Gemiddelde ontslagkosten werkgever bedragen € 24.000 [video]
Maarten van Gelderen | 12 juni 2017
Onlangs publiceerde SEO Economisch Onderzoek in opdracht van het ministerie van Economische Zaken een rapport over de kosten van werkgevers bij een ontslag met wederzijds goedvinden.
In de onderzoeksperiode 2015-2016 bedroegen deze kosten volgens het rapport voor een werkgever gemiddeld € 24.000. In vergelijking met de periode 2011-2012 (dus voordat de Wet werk en zekerheid werd ingevoerd) zijn deze kosten nauwelijks veranderd. Hoe kan dat? De relatieve dure kantonrechtersformule is in die periode toch vervangen door de veel goedkopere transitievergoeding?
Verschillende soorten ontslagkosten
Om deze vraag te beantwoorden moeten we kijken naar de verschillende soorten ontslagkosten waar een werkgever mee te maken krijgt als hij besluit om aan te sturen op het een ontslag van een werknemer en met hem een beëindigingsovereenkomst sluit. In dat geval wordt een werkgever vaak geconfronteerde met de navolgende kosten:
- tijdsbestedingskosten
- kosten van de ontslagvergoeding
- kosten voor juridische ondersteuning of advies
- improductiviteitskosten (werknemer wordt doorbetaald zonder dat hij hiervoor werk hoeft te verrichten)
Als we de periodes 2011-2012 en 2015-2016 met elkaar vergelijken dan valt op dat alleen de kosten van de ontslagvergoeding gemiddeld genomen zijn gedaald van € 15.164 naar € 12.171. Aan de andere kant wordt deze daling van de ontslagkosten teniet gedaan door een stijging van de juridische kosten (van € 1.501 naar € 1.773), de tijdsbestedingskosten (van € 2.072 naar € 2.997) en de improductiviteitskosten (van € 4.168 naar € 6.840).
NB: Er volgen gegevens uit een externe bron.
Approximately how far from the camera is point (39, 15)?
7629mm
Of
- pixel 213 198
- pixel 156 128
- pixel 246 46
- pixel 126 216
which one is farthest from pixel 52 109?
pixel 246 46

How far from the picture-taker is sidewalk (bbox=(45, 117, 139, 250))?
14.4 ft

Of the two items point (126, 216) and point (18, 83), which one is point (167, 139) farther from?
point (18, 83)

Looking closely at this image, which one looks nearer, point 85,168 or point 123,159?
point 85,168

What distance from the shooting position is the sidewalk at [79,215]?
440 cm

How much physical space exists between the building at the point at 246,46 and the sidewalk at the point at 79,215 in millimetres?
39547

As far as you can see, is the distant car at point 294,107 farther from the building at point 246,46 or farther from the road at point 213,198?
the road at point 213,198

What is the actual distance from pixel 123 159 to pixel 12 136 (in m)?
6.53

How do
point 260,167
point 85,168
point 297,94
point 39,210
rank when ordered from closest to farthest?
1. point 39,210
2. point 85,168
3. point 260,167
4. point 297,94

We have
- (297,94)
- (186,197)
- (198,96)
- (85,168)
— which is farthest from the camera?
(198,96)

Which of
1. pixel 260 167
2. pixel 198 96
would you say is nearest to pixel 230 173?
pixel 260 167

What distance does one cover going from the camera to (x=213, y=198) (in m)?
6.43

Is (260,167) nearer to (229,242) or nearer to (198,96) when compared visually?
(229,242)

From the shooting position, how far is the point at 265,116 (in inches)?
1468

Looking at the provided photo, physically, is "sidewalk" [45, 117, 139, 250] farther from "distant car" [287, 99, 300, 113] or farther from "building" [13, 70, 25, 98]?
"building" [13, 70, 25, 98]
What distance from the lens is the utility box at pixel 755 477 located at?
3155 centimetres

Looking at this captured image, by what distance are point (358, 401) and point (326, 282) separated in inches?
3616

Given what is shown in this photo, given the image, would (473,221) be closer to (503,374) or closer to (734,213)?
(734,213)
Ontslagvergoeding lager, kosten voor vrijstelling van werk hoger
Wat opvalt is dat het totaalbedrag dat gemiddeld genomen aan de werknemer moet worden betaald (ontslagvergoeding + loon gedurende een periode van vrijstelling van werk) in de vergeleken periodes nauwelijks is gewijzigd (€ 19.332 ten opzichte van € 19.011). Je zou dus kunnen zeggen dat het nieuwe ontslagrecht er weliswaar voor gezorgd heeft dat de “kale” ontslagvergoeding gemiddeld genomen gedaald is, maar dat werkgevers daarentegen flink meer geld kwijt zijn aan het langer doorbetalen van de werknemer vanaf het moment dat de beëindigingsovereenkomst ondertekend is tot aan het daadwerkelijke moment van ontslag.
Aandeel ontslag met wederzijds goedvinden neemt toe
Verder blijkt uit het onderzoek dat het aandeel van ontslag met wederzijds goedvinden in het totaal aantal ontslagen is toegenomen van 61% (2011-2012) naar 70% (2015-2016). De aanleiding voor een ontslag met wederzijds goedvinden is vaak gelegen in de persoon van de werknemer (60%). Andere door werkgevers genoemde redenen zijn bedrijfseconomisch ontslag (29%), langdurige ziekte (9%) en verschil van inzicht (2%).